It is very important that people that are close to a person with autism, to understand how invasive, confronting, uncontrollable, heavy and mentally exhausting a meltdown can be in the human brain. Most meltdowns start with an overdose of (earlier) sensory or stress overloads, which will shut down higher-order brain functions.

In a meltdown, (almost) all executive functions (like reasoning, memory, planning and decision-making) are shut down. Everything gets slower with no focus. Language is affected too and it becomes (almost) impossible to communicate adequately with others using normal structured sentences, while finding the right matching words. The brain becomes (very) chaotic because focus starts to wither. This is a moment where it becomes difficult to find a way out of the situation.

When not able to escape the situation, this neurological chaos in the brain can build up and result in a total internal cognitive shutdown or an explosive outburst, which is quite common during a meltdown. This explosive outburst may seem to come from nowhere, but it is mostly an end-result of an accumulation of sensory, cognitive and emotional overload, which may have started hours or even days earlier.

Inside the brain a meltdown is an “Amygdala Hijack” because the Amygdala (the part of the brain which is responsible for basic human instincts like emotional reactions, fear, anxiety, including our well known fight-or-flight instinct) and the neo-cortex (the part of the brain which is responsible for the higher-order brain functions like motor commands, sensory perception, cognition, spatial reasoning and language) stop working together and the Amygdala “hijacks” the neo-cortex and shuts it down immediately, with as result no more logical and rational thinking, conscious thought and sensory perception. With the loss of the executive and cognitive functions, it will become very difficult to remember current events, follow-up on the situation, solve problems, consider consequences or able to listen to reasoning.

Instead, the Amygdala will take replace logic immediately with emotions (like depression, anxiety, aggression, social awkwardness, personality changes, impulses, instincts like fight-or-flight), which will release an overwhelming emotional response, often out of proportion.

To regulate that chemical mix of adrenaline and cortisol rushing and overwhelming the brain with emotions, it is best to go towards a more receptive and sensory deprived area and offer comforting, by being compassionate and understanding the chemical process instead of being punitive.

Being proactive is the best strategy for meltdowns.

A meltdown happens in various stages of stress. More info about this can be found here.

What exactly can start a meltdown?

There are several conditions and triggers and events which can cause a meltdown.

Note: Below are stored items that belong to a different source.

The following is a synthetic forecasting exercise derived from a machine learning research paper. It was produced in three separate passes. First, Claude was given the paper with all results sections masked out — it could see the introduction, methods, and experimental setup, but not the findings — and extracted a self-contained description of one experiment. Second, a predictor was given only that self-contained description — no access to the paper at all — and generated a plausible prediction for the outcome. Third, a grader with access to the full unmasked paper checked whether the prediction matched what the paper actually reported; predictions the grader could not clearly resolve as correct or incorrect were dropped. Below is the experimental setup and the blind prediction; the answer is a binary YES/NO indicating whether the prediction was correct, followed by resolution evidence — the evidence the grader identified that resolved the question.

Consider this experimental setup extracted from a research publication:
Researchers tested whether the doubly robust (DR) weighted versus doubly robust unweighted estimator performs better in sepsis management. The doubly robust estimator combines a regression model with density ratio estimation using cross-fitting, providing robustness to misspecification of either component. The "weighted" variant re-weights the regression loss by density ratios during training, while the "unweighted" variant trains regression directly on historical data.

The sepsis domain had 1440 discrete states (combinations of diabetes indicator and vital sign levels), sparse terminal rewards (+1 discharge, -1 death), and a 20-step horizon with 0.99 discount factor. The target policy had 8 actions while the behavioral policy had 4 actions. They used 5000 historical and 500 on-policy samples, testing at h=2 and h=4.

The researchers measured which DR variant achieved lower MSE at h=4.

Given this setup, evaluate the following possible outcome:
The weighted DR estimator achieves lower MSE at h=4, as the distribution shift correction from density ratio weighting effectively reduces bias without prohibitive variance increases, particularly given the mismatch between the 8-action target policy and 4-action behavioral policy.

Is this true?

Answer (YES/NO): NO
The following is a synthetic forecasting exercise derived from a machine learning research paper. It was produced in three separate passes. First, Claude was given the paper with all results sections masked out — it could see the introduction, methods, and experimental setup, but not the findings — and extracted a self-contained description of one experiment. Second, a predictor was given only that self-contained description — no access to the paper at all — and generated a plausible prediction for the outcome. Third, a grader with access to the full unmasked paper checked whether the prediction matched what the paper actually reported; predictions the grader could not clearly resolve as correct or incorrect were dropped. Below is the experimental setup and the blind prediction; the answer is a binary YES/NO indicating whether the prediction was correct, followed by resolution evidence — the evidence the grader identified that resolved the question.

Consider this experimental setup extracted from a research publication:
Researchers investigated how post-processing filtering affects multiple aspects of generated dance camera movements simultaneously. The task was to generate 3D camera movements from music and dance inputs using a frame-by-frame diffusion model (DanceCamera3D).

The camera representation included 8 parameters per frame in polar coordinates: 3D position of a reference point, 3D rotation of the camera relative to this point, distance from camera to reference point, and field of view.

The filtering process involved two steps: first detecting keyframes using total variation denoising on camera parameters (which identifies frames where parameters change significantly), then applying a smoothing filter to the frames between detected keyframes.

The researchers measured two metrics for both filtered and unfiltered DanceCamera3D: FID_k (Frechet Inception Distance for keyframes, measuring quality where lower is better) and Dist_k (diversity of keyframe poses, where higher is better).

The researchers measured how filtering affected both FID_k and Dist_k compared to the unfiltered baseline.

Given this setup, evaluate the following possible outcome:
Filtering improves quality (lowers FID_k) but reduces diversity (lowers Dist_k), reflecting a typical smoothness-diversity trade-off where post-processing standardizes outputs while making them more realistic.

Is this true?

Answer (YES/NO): NO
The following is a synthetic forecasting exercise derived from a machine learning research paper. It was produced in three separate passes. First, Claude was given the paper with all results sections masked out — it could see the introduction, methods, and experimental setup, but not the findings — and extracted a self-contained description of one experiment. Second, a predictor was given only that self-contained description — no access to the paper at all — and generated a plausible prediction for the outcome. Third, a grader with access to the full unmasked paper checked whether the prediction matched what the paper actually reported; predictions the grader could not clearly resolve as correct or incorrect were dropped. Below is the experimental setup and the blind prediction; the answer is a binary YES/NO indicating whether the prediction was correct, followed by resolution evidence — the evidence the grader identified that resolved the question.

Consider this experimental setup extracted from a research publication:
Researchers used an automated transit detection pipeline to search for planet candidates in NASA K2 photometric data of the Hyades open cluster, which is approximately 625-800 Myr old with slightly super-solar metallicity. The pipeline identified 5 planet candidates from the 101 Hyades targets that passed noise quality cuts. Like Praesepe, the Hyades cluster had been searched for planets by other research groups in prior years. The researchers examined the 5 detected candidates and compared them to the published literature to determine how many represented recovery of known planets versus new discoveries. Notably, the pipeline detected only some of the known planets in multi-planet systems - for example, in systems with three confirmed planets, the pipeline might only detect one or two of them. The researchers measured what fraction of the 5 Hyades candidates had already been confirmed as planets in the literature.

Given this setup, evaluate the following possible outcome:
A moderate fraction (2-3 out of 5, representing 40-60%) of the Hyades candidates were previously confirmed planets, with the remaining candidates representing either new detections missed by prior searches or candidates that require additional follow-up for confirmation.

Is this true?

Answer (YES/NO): YES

Conditions (actions which already happened) which could lead faster to meltdowns:

Not having enough sleep or rest, being out of time, when being sick and/or having fever, when having mental or physical problems, having too many thoughts and worries in the head, not having a basic amount of structure, loosing something important, not being prepared in advance, having to process earlier meltdowns, sensory overloads, grief,  insecurities, or too many sudden (big) changes required to adapt to often in a too short timeframe.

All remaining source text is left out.